- _THE TASK_
Please retype the entries below exactly as they are written.

*** DATA IN THIS EXERCISE

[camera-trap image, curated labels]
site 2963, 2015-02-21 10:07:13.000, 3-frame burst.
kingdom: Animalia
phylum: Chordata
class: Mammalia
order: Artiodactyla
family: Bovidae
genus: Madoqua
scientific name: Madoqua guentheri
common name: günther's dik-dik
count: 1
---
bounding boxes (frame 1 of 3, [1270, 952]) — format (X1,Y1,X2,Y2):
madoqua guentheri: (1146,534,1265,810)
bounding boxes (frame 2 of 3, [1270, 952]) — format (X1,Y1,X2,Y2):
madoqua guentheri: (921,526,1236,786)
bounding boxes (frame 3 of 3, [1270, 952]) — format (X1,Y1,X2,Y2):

******

- _RESPONSE AREA_
[camera-trap image, curated labels]
site 2963, 2015-02-21 10:07:13.000, 3-frame burst.
kingdom: Animalia
phylum: Chordata
class: Mammalia
order: Artiodactyla
family: Bovidae
genus: Madoqua
scientific name: Madoqua guentheri
common name: günther's dik-dik
count: 1
---
bounding boxes (frame 1 of 3, [1270, 952]) — format (X1,Y1,X2,Y2):
madoqua guentheri: (1146,534,1265,810)
bounding boxes (frame 2 of 3, [1270, 952]) — format (X1,Y1,X2,Y2):
madoqua guentheri: (921,526,1236,786)
bounding boxes (frame 3 of 3, [1270, 952]) — format (X1,Y1,X2,Y2):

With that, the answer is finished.